Comprends-tu ce que j'ai fait pour toi ? Vous m'appelez Maître et Seigneur et vous avez raison, car je le suis. Ainsi, si moi, le Seigneur et le Maître, je vous ai lavé les pieds, vous devez aussi vous laver les pieds les uns aux autres. Et je vous ai donné un exemple, afin que vous fassiez vous aussi ce que je vous ai fait.

Faire ce que Jésus a fait. Bien sûr, nous sommes effrayés par la perspective de la souffrance de l'amour, qui peut même conduire à la mort, mais faire ce que Jésus a fait, partir des pieds des autres et se laisser pardonner, aimer et soigner par Jésus et nos frères et sœurs, est le début du salut. C'est un exercice qu'à partir du Jeudi Saint, nous pouvons faire chaque jour. Ce sont des gestes sacrés, même s'ils sont humbles, comme est sacré le corps vivant du Seigneur, que nous allons vénérer en silence cette nuit. Un corps totalement offert, dans lequel il n'y a pas une seule goutte, pas une trace de péché ou de mal.
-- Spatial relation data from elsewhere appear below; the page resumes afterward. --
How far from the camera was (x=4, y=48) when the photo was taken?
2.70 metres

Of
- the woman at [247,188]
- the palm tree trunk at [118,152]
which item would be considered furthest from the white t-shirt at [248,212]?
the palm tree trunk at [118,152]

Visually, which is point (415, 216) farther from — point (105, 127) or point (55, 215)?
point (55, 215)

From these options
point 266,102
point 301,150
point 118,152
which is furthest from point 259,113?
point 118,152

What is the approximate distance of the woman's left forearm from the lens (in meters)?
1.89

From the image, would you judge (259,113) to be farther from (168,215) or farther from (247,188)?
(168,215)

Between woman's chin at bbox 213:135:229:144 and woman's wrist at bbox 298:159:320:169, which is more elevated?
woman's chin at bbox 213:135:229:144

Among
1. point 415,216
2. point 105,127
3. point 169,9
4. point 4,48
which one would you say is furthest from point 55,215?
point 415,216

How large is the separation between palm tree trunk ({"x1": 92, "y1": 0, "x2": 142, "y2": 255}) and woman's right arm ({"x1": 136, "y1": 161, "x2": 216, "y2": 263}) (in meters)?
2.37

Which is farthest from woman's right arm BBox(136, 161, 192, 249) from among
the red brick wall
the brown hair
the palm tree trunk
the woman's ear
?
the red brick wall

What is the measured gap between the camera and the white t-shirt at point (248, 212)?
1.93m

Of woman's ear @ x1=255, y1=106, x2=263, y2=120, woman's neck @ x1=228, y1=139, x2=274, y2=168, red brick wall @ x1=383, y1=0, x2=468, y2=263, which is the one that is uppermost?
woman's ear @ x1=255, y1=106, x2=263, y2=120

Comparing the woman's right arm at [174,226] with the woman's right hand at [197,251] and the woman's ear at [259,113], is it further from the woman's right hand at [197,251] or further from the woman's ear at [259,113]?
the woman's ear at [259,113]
C'est un pain qui nourrira le désir du royaume de Dieu et qui fera place au royaume de Dieu s'il nous trouve, à partir de ce repas avec le Seigneur, disposés à l'imiter et à faire comme lui.
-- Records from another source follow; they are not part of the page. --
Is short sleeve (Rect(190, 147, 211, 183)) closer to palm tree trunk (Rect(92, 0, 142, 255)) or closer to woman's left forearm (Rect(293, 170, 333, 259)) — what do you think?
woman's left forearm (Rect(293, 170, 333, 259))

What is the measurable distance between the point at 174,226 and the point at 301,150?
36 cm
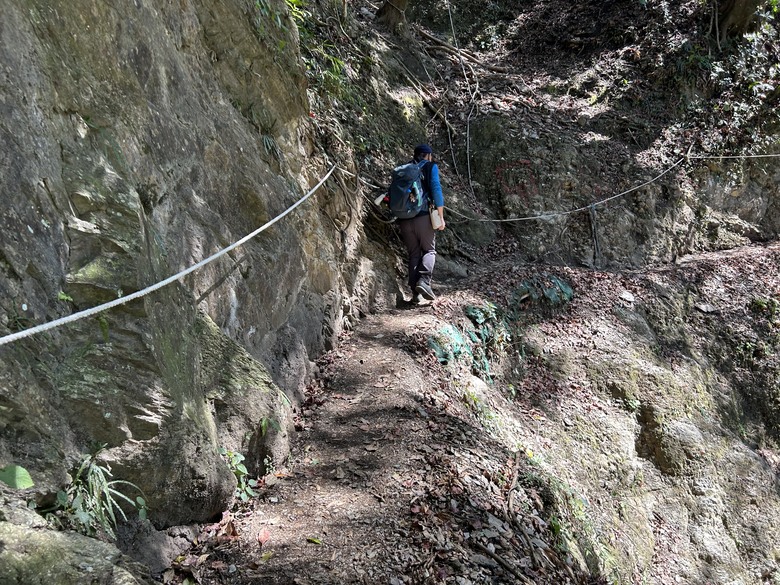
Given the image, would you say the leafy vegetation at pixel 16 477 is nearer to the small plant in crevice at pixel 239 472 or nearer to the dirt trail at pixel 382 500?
the dirt trail at pixel 382 500

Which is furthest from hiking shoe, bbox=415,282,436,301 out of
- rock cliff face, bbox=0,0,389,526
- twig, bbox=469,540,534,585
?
twig, bbox=469,540,534,585

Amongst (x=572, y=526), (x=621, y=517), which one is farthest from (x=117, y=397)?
(x=621, y=517)

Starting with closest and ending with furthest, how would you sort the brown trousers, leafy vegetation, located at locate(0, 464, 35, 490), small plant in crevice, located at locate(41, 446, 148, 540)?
leafy vegetation, located at locate(0, 464, 35, 490)
small plant in crevice, located at locate(41, 446, 148, 540)
the brown trousers

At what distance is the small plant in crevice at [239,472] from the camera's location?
167 inches

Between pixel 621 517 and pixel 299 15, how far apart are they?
308 inches

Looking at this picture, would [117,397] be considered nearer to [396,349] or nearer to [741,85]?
[396,349]

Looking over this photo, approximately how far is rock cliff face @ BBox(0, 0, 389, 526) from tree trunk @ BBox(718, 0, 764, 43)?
1099 centimetres

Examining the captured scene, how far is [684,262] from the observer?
1170 cm

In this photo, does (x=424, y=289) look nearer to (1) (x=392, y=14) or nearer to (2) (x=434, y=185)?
(2) (x=434, y=185)

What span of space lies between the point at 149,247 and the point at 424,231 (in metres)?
4.39

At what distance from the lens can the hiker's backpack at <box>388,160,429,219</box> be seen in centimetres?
771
Il est symbolique, le lavement que nous allons maintenant effectuer est l'autel. Le lavement et l'autel sont proches et autour de cet autel, il y a des mères, des enfants, des personnes fragiles, des réfugiés de Syrie, d'Érythrée, des personnes âgées, des pauvres. Douze personnes recevront le signe du monde nouveau dont Jésus nous rend héritiers, non pas comme des serviteurs mais comme des amis.

Demandons au Seigneur que notre vie, que la vie de l'Eglise, que la vie du monde renaissent d'ici et de ce grand mystère d'amour, de mort mais aussi de résurrection. Amen.